During the observation, we saw the threaded catheter. But there are some unusual problems. In medicinal botany, it is pointed out that "the threaded catheter exists in the tender part of plant organs", which is different from the mature rose crown. Moreover, there are two spiral filiform substances at both ends of the threaded catheter in the field of vision, and the catheter is formed by winding two such substances. "The spiral thickening part of the threaded catheter" indicates that the formation mode of the threaded catheter is related to the uneven thickening of the cell wall. "The catheter is composed of most long, tubular dead cells, and the transverse walls at the upper and lower ends penetrate to form large perforations", which is also different from the structure seen in the field of vision. Because this structure is similar to DNA double helix structure, although it is larger than DNA double helix structure, the author temporarily invented it as "DNA-like structure" (Figures 2 and 3).

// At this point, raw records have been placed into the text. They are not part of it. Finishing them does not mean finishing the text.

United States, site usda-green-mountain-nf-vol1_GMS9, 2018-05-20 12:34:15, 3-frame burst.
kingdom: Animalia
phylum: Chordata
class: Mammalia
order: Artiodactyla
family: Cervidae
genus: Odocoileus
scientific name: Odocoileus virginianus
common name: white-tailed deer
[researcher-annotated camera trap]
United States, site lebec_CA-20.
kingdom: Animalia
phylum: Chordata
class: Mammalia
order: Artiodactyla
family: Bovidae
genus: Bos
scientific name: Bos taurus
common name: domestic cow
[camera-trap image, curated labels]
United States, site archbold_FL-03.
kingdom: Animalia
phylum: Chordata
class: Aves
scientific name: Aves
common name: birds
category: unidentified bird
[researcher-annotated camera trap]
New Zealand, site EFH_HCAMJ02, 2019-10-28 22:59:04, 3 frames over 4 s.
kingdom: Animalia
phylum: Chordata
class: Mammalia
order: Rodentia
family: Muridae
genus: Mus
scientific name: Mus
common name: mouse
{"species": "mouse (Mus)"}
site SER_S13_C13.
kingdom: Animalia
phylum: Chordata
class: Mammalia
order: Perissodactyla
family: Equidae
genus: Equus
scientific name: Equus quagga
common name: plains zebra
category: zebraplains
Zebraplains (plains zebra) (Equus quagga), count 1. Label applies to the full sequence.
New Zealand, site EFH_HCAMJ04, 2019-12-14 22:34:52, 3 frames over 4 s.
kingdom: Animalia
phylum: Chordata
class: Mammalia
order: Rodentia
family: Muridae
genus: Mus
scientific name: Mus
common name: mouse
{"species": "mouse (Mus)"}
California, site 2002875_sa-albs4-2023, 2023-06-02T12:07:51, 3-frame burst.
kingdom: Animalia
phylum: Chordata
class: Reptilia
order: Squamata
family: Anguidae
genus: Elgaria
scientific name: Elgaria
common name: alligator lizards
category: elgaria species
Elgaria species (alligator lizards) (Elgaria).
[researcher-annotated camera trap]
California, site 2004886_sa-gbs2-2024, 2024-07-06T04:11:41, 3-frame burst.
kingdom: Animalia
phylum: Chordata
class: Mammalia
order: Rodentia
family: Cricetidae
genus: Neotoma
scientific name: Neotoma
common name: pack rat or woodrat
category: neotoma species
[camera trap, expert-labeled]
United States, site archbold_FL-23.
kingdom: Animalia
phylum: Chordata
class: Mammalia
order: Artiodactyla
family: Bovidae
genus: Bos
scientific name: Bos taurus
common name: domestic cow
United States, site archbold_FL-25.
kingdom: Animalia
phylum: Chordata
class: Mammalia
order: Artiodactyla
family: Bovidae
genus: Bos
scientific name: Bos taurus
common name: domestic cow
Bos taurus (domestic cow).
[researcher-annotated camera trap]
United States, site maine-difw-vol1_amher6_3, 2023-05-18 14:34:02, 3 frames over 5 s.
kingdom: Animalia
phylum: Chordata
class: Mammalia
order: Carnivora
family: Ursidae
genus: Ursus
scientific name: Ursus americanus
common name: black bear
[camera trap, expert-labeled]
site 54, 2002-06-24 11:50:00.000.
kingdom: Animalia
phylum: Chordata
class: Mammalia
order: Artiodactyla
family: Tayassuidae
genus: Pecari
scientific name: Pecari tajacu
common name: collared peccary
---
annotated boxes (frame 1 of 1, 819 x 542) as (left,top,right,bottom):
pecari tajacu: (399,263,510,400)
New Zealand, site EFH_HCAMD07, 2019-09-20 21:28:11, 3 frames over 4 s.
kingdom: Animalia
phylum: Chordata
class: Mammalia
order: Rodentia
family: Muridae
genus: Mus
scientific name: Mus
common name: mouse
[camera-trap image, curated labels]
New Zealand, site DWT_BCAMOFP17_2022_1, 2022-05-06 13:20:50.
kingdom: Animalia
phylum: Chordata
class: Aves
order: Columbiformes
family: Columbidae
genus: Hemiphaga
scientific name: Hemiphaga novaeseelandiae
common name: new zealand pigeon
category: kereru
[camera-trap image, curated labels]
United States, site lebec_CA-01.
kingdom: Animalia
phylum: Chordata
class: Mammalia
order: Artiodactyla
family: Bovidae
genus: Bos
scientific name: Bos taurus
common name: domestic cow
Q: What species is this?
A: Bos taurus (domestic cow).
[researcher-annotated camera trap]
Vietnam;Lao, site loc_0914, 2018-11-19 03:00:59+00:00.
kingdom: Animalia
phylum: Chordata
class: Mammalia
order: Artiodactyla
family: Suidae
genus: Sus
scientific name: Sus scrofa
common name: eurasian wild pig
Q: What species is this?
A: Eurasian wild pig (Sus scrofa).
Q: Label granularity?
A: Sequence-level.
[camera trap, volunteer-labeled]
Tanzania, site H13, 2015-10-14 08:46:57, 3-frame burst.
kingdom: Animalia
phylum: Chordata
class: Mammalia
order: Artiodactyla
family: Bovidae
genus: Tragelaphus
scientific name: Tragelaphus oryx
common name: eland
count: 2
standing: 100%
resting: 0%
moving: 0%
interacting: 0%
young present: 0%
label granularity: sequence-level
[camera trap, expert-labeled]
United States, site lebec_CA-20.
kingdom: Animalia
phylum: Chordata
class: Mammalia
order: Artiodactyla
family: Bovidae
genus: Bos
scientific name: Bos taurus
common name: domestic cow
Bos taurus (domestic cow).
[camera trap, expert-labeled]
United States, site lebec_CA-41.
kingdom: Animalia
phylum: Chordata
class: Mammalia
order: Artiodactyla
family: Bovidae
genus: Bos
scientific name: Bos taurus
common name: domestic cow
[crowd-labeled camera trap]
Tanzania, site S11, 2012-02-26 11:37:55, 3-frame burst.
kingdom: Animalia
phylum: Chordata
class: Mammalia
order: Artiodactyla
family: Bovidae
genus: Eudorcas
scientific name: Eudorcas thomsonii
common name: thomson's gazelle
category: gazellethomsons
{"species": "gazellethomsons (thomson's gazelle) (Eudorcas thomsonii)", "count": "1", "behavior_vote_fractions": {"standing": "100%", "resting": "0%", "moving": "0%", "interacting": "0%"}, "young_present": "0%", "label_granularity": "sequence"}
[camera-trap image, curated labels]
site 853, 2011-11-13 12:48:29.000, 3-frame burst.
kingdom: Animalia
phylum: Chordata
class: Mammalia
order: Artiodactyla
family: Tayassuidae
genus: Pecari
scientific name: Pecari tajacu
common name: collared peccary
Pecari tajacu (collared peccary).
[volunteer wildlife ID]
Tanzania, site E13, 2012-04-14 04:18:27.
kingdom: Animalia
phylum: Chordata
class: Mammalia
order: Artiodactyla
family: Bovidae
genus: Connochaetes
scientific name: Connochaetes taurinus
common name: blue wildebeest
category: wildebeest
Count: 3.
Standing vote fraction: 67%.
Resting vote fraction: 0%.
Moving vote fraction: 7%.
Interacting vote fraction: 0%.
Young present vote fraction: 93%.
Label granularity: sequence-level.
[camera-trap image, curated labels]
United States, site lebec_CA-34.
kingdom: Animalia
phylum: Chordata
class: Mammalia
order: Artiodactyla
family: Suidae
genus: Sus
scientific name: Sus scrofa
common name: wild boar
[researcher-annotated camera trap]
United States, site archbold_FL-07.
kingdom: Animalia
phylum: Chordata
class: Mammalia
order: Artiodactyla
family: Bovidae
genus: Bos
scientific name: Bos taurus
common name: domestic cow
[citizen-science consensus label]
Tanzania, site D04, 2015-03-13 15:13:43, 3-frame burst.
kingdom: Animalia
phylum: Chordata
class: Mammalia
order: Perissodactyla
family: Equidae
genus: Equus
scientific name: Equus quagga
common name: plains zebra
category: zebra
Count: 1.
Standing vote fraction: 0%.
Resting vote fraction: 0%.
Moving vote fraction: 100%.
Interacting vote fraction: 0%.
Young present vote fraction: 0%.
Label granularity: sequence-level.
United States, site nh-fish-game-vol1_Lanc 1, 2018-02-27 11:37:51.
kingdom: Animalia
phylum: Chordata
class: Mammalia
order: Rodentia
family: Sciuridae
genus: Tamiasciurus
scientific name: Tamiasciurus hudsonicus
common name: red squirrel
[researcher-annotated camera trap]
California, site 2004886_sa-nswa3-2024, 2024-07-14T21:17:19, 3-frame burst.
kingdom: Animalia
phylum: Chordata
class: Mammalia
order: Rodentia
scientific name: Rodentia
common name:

As can be seen from Figure 2 and Figure 3, the two "DNA-like structures" are spiral at both ends and "zipper-like" at a certain node, so it is difficult for blood vessel molecules at both ends of the structures to find large transverse wall perforations. Therefore, the author thinks that the substance is not a threaded catheter, and will continue to consult the information and make temporary sections to confirm this view.

Our experiment aroused the interest of students who carried out pollen experiments in the laboratory. Comrade Xiaoya took off two stamens and made a temporary slice. There are many yellow round pollen grains in the field of vision.

Teacher Lu found an oil cell with several large oil droplets around it. There are some tiny green particles in the oil cells, which I mistook for chlorophyll or some kind of pigment.

It may be impurities or grotesque water droplets. I feel like a hedgehog, and Zhao Cheng feels like a rabbit. We showed great interest in this strange little thing.

I was a little shy before doing the experiment, or a little worried about disturbing others. When you walk into the laboratory and see students doing pollen experiments, you will feel that your interest will affect their experiments. But Comrade Xiaoya told me that it would not affect us, and she would make a movie with us. She also told me, "Bring us more flowers and look at the pollen of all kinds of flowers."

I am very grateful to Teacher Lu and the "Pollen Calendar Project Team" for their support and help, which enabled me to complete this interest experiment. Thank you, ingenious Zhao Cheng, for accompanying me to finish this experiment.

References:

[1] Xu. Microscopic identification of Chinese herbal medicine powder [M]. Beijing: People's Health Publishing House, 1986: 332-397.

[2] Huang Baokang. Medicinal botany [M]. Beijing: People's Health Publishing House, 20 16: 24.